Narcs may just be some of the most hated people in the underworld. They're the people who pretend to befriend dealers, then turn around and tell the police all the details about how drug deals are going on around them. Being a narc may get you out of a conviction, but it also can get you killed.
In the cannabis using community, nothing is more despised than a narc. Narcs are the ones who get people who are doing nothing but enjoying a smoke jailed - often at times when they're at their most vulnerable, like when they're in college or just getting a job. It's a major betrayal, and it's one that can ruin a pothead's life.
Apparently, some vigilantes who enjoy cocaine have gotten sick of seeing narc get away with their tattle-tale behavior. According to The Rooster, there are now groups that are buying up billboards to expose coke narcs in communities in the South.
The first billboard was spotted in Tucaloosa, Alabama.
They were placed up there by a vigilante drug user by the name of Ryan Orlando. When his house was raided, police found a bunch of cocaine. He says that he was ratted out by a former friend who had gotten in trouble with the law for her illegal Xanax habit.

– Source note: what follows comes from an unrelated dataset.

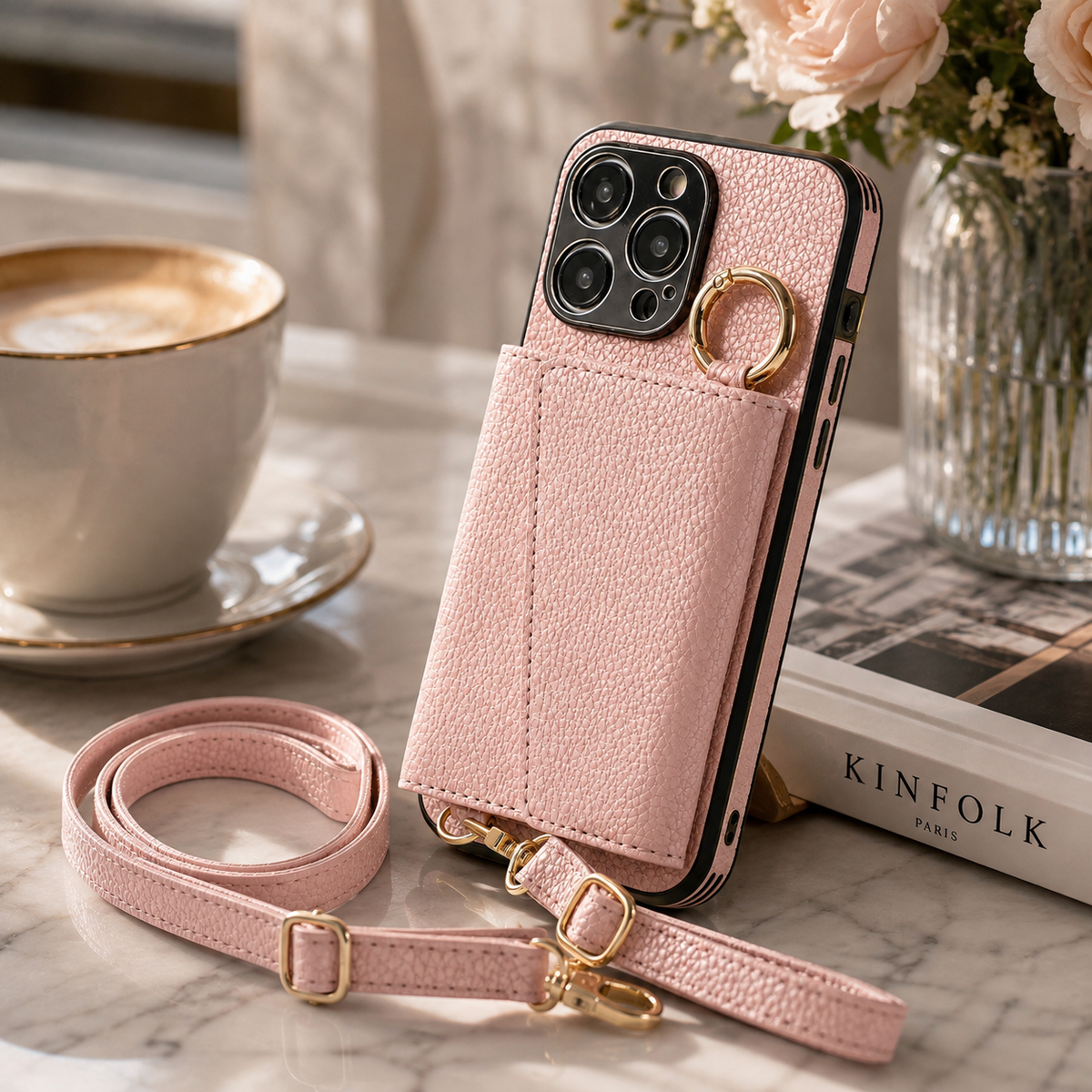 Premium iPhone Case MagSafe Compatible Crossbody Wallet Protective Cover PU Leather Card Holder Ring Stand Adjustable Strap Shockproof Full Body Design
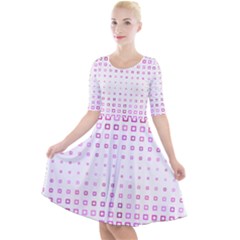 Square Pink Pattern Decoration Quarter Sleeve A-line Dress by HermanTelo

When he was released, he was understandably pissed about the woman who betrayed him. He wanted revenge - and he got it by buying a mobile billboard, plastering it with the narc's photo, and driving it through he neighborhood.
But, that's not all he did.
Orlando also started a website where he outs other narcs in the Alabama area. The site, called ExposeNarcs.com, gives people information on how to avoid getting raided, talks about possible police moves, and also outs other people he believes may have become informants.
That's right - he outs the people who are working with police, complete with their names and photographs. Similar sites, such as WhosARat and Rats-NoSnitch, also warn people against potential snitches in their areas.
Many drug users are applauding his work and the work of other vigilantes as a way to make sure that people avoid police raids. But others aren't so sure that this is the right way to go about things.
Snitches get stitches, and really can end up in ditches.
Though it may be a movie trope, there is some truth to the idea that "street justice" can happen to informants. At best, someone who tells police who's dealing may end up being shunned by fellow drug users - even if it's later proven that they aren't actually snitches.
At worst, well, there have been plenty of cases in which police informants have been killed for opening their mouths about the wrong people. In one case, a promising college student who had become a police informant was found shot in the head after dealers had gotten word of his decision to talk.
Women who heard about the snitch warning vigilanteism also are worried about other forms of problems that may be more common among women. Ladies accused of snitching may face stalking, harassment, threats, or even rape...even if the accusations are unfounded.
In Orlando's defense, he warns people against going after snitches. His advice? Just avoid them - it's not worth the effort.
Is this really the best way to handle this?
In an ideal world, we would have legislation against having cops coerce people into talking. Or, better still, pot would be legal. But, until that happens, there's not much one can do about snitches aside from listening to the rumors and trusting one's gut.